From this simple analysis there only seems to be a minor impact to bus performance, reducing the average deviation from -139 to -169 for all areas

# 4. Conclusion

Based on the above analysis we can draw a couple of conclusion based on the limited sample we drew. It seems that the city of Winnipeg transit system is getting worse. It is unclear whether this is a true effect or a typical seasonal effect that happens every year. In order to answer that a larger sample would have to be taken spanning multiple years. 

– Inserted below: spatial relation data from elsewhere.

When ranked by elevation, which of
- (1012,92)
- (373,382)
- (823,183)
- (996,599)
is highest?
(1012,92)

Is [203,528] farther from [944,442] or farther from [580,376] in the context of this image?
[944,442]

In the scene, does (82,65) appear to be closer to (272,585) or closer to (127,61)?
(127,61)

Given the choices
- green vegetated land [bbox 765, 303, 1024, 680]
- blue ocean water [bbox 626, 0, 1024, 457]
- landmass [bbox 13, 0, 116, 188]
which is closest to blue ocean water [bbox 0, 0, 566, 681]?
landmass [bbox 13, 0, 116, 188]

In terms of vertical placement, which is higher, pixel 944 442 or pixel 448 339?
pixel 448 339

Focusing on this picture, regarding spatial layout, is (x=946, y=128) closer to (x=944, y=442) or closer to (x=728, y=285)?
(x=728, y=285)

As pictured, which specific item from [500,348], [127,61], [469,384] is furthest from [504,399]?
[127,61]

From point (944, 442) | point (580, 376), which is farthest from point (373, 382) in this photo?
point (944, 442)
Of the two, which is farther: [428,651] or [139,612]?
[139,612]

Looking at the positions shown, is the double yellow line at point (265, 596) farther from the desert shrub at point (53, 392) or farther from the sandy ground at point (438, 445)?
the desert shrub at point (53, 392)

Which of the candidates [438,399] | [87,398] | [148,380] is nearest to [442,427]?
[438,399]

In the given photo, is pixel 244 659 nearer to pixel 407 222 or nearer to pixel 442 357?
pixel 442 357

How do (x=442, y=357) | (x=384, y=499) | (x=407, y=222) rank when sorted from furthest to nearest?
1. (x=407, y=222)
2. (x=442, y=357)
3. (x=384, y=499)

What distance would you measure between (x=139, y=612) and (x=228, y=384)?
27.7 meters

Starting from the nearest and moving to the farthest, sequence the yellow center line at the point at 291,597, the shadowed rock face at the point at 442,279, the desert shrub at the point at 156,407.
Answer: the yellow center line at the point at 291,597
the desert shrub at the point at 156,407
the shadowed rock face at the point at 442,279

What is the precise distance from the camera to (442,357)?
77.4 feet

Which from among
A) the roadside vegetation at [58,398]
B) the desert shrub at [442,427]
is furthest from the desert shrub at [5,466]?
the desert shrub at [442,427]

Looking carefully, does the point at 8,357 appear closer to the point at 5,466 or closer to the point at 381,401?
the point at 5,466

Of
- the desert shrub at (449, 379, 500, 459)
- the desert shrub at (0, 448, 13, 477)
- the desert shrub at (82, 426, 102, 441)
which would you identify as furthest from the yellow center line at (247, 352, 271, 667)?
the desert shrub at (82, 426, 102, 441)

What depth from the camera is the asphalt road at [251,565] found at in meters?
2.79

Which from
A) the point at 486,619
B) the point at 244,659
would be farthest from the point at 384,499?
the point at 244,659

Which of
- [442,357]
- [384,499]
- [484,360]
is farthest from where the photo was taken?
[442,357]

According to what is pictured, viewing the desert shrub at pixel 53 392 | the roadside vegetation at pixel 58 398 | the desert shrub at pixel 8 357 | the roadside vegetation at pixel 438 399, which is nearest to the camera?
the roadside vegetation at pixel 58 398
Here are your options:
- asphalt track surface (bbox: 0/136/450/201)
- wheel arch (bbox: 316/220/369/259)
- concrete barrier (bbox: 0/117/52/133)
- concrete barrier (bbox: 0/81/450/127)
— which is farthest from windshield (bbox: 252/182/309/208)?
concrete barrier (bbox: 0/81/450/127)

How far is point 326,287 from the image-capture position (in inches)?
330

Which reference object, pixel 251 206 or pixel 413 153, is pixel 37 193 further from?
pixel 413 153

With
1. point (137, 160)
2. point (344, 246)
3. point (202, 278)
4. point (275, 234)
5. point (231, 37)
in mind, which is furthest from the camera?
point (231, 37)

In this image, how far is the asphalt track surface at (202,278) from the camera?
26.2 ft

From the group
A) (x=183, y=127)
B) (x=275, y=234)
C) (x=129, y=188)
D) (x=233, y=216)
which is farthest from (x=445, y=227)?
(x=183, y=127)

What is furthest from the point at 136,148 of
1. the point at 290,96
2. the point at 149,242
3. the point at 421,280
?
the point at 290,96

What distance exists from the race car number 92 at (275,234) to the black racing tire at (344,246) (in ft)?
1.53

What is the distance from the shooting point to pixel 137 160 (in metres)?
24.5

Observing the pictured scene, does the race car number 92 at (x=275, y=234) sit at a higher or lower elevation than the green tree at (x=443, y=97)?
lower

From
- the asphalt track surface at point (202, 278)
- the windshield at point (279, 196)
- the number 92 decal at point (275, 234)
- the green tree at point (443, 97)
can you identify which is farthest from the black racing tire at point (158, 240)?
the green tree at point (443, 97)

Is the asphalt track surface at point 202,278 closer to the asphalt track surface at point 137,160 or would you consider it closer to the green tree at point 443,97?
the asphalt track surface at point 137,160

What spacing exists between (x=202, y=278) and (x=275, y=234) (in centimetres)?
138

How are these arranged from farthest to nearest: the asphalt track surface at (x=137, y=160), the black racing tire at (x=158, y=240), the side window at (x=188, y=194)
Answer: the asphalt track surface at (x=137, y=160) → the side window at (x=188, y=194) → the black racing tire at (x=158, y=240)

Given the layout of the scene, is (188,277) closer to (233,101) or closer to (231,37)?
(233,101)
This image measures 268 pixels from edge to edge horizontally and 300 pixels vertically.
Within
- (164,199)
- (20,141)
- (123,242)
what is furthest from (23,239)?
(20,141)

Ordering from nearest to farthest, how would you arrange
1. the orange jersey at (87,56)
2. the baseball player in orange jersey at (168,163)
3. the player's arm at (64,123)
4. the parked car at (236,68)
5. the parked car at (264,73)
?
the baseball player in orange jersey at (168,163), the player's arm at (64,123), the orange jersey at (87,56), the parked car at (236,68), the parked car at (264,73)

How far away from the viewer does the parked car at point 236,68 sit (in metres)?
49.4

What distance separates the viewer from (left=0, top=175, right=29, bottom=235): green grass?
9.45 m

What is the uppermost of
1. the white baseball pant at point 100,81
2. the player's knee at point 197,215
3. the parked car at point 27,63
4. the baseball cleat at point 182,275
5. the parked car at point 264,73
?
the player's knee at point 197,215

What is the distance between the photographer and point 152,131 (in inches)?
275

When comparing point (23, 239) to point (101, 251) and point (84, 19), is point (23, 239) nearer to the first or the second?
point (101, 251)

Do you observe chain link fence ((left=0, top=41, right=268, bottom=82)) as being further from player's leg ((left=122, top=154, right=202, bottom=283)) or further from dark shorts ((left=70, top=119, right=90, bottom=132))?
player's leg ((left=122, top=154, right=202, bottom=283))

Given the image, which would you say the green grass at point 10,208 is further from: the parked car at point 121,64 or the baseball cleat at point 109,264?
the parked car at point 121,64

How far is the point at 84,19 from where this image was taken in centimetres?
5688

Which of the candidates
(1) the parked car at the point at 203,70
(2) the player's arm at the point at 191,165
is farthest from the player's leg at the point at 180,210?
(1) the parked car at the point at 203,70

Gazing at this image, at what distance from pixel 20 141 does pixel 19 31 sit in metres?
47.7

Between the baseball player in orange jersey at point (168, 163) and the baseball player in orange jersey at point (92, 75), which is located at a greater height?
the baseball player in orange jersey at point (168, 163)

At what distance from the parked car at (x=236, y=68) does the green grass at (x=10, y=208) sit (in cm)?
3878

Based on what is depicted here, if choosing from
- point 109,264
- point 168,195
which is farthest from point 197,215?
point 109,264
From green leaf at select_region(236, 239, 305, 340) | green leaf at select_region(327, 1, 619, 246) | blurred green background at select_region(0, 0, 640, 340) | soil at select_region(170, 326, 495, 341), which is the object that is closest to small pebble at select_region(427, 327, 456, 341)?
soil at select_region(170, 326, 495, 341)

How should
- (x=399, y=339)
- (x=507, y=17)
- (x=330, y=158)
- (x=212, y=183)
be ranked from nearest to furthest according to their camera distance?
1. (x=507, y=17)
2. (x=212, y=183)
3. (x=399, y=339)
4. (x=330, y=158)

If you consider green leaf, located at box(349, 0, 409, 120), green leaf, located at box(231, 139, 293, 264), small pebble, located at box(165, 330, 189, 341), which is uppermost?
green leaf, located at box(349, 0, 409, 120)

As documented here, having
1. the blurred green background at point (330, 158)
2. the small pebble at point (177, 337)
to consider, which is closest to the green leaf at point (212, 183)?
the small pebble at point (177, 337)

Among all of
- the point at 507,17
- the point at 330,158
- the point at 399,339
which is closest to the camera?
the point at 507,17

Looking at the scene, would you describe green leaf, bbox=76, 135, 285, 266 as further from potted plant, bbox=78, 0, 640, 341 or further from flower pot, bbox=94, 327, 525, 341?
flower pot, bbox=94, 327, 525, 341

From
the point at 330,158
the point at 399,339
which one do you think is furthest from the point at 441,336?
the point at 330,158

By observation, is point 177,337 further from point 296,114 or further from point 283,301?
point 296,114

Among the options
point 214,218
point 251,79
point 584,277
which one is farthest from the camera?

The major drivers based on this analysis are:
- Time of day, which acts as a proxy for traffic in the city. With 5pm being the worst time across all areas.
- Day of week
- Neighbourhood

There seems to be a subset of neighbourhoods that are driving the reduction in performance across this time frame. The top 10 neighbourhoods performance remained relatively flat across the period, whereas the worste 10 had a substantial drop. Although we can't draw major conclusions from this it suggests there are neighbourhoods outperforming others and a closer analysis should be done to identify the key driving differences.

# 5. Next steps

Further work should be done into identifying a good source of traffic data. As this seems to be the major factor. We should also attemp to correlate active construction projects with bus routes. A another major area that could yield active identifying links in the bus data, if the bus infront of the current bus is delayed the current bus will most likely be delayed as well. These issue are pretty subtaintial and should be over come before a serious effort at modeling this problem takes place, but for the sake of this assessment a toy model will be built using a paired down version of the data set.